Following the mediation, an order can be made by consent in the litigation that will either bring the case to an end there and then, or to defer that step until the terms of the settlement agreement have been performed.


  • Pick the right mediator

    There are many qualified mediators, ranging across most professions and areas of expertise.

    Consider any particular expertise that the case might require (accountant, surveyor, engineer, lawyer) and nominate accordingly. Mediators also vary in style and approach so it is helpful to take guidance and judge who is most likely to facilitate settlement bearing in mind the characteristics of the parties.

  • Play the right team It is essential to have a representative who has the authority to agree to any likely terms of the settlement. Secondly, it is important to have a representative who is fully familiar with the detail of the issues in the case so that these can be addressed if necessary. Finally, in practice, it is often helpful to also have a senior representative who has not had day to day involvement in the case and who is, therefore, able to take a dispassionate and objective approach to both the dispute itself and the negotiations. This person may also be able to open a separate channel of communication with the other party that is not confined to the issues in the case.

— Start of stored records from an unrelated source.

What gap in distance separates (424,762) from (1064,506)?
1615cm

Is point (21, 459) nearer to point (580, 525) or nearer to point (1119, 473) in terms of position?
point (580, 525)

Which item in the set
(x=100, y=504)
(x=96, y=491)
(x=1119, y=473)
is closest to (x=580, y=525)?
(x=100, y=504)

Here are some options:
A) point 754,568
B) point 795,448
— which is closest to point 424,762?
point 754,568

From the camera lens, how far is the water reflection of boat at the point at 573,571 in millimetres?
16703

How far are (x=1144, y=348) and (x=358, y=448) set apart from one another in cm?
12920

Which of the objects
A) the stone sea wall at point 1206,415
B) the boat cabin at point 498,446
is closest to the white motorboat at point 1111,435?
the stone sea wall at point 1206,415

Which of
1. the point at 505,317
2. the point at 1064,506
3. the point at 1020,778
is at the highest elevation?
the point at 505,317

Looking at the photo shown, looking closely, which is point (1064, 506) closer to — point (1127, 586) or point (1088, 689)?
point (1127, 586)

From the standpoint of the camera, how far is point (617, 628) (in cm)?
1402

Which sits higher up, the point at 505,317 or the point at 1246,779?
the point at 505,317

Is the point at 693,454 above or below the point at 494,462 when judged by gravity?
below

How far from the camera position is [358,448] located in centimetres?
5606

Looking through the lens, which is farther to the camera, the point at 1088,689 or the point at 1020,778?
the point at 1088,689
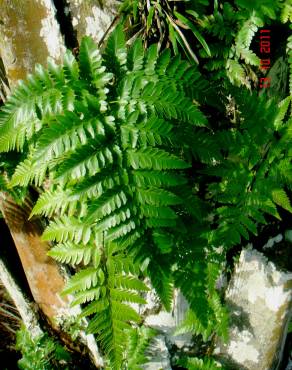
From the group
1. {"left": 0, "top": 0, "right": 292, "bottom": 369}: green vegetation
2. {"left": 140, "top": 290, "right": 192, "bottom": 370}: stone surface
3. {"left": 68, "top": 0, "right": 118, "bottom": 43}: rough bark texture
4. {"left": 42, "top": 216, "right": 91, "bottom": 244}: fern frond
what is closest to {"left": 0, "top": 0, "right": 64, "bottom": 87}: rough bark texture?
{"left": 68, "top": 0, "right": 118, "bottom": 43}: rough bark texture

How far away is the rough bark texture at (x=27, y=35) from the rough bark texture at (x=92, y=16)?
0.40 ft

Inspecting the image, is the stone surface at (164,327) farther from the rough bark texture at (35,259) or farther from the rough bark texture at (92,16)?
the rough bark texture at (92,16)

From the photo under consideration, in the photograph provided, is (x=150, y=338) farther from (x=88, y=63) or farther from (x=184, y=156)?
(x=88, y=63)

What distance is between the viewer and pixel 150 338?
291 cm

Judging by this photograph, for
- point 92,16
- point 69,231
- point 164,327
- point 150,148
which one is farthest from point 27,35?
point 164,327

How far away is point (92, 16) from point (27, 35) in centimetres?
39

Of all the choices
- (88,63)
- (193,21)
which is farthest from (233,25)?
(88,63)

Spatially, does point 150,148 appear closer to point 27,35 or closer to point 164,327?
point 27,35

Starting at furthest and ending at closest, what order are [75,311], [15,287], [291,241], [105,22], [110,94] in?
[15,287] → [75,311] → [291,241] → [105,22] → [110,94]

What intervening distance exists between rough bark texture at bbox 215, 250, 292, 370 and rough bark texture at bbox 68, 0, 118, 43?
1807 mm

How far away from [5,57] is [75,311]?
79.0 inches

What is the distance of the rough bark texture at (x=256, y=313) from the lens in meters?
2.72

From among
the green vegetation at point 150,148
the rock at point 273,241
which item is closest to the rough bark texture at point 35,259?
the green vegetation at point 150,148

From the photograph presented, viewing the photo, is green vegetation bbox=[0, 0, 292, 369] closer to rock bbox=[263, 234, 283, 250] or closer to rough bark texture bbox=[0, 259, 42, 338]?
rock bbox=[263, 234, 283, 250]
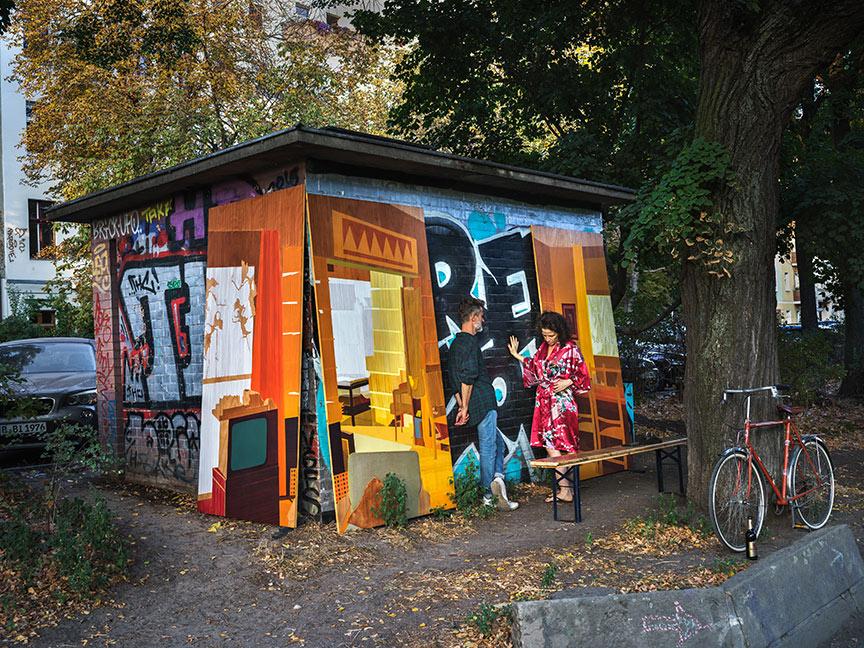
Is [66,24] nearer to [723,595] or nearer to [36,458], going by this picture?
[36,458]

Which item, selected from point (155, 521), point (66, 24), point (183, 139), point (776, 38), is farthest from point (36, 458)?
point (66, 24)

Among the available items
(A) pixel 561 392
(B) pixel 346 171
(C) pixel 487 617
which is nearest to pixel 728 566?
(C) pixel 487 617

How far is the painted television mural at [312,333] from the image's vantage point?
6961 mm

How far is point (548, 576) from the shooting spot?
5.36 meters

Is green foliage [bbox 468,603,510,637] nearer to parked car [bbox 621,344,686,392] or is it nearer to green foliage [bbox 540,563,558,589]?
green foliage [bbox 540,563,558,589]

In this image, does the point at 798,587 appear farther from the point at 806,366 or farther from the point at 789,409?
the point at 806,366

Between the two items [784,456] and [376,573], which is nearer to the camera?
[376,573]

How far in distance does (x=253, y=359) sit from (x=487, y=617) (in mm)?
3638

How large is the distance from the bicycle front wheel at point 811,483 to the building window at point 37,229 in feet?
83.3

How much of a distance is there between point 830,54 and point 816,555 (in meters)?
3.91

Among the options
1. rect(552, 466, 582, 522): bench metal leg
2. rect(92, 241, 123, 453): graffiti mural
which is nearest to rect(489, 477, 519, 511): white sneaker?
rect(552, 466, 582, 522): bench metal leg

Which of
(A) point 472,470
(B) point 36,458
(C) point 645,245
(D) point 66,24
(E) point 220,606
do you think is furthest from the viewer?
(D) point 66,24

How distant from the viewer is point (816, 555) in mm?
5430

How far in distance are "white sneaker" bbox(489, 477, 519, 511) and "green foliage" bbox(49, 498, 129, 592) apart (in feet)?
11.5
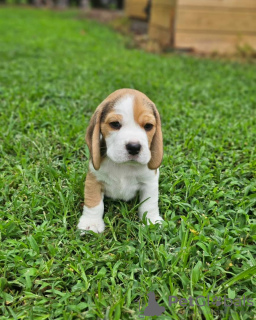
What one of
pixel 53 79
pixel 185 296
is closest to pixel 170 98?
pixel 53 79

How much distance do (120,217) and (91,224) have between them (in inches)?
12.3

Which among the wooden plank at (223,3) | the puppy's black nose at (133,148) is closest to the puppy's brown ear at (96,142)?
the puppy's black nose at (133,148)

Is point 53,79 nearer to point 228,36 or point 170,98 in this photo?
point 170,98

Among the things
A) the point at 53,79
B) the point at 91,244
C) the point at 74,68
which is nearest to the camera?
the point at 91,244

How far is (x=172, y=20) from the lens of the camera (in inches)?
381

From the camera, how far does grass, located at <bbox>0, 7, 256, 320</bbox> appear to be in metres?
2.25

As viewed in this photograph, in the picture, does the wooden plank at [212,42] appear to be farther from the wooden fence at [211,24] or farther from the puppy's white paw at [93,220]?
the puppy's white paw at [93,220]

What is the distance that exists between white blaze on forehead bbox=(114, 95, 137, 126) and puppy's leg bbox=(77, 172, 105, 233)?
0.59 metres

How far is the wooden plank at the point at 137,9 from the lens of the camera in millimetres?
14733

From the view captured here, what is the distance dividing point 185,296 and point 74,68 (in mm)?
6213
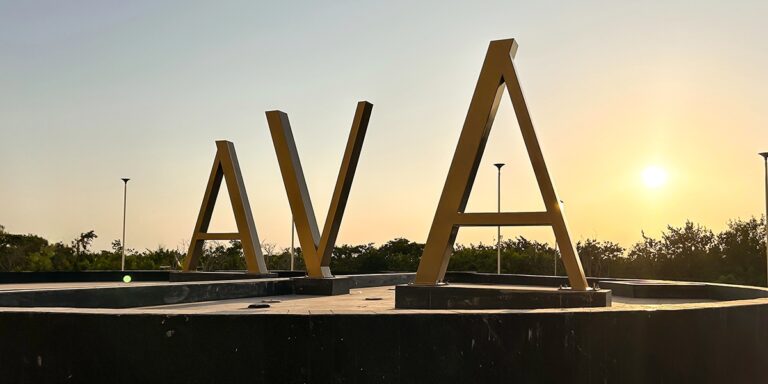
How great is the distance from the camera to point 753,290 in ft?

  • Be prepared Ensure that the team is fully aware of the format that the mediation will take and the contributions they are expected to make to the process. Review key documents from the case and those prepared for the mediation. Consider and identify the essential “bottom line” settlement terms you are aiming for and those that are desirable but not essential.

    Be prepared to compromise – settlement via mediation inevitably involves each side making certain concessions in order to find common ground. The art is to secure your essential settlement terms.

  • Don’t be bounced
    Parties will sometimes seek to apply pressure for the conclusion of settlement terms on the day of the mediation. Whilst it is best to try to conclude a settlement there and then if possible, this is not a requirement. It is perfectly feasible to agree to terms in principle on the understanding that time is needed to reflect before finally completing a settlement agreement. The settlement can then be concluded at a later stage.

  • Work with the mediator
    Show the mediator why your position is reasonable and get him or her on side. If you can have the mediator believe in your position and approach, he or she is much more likely to persuade the other party to make concessions to achieve a settlement.

Preparing for and completing a successful mediation, therefore, requires thorough preparation and often intense work at the mediation itself. Such investment is however often rewarded either by the settlement of the dispute at the mediation or subsequently, or failing that, at least the establishment of a dialogue, a better understanding of the other party’s position or the narrowing of issues in the case.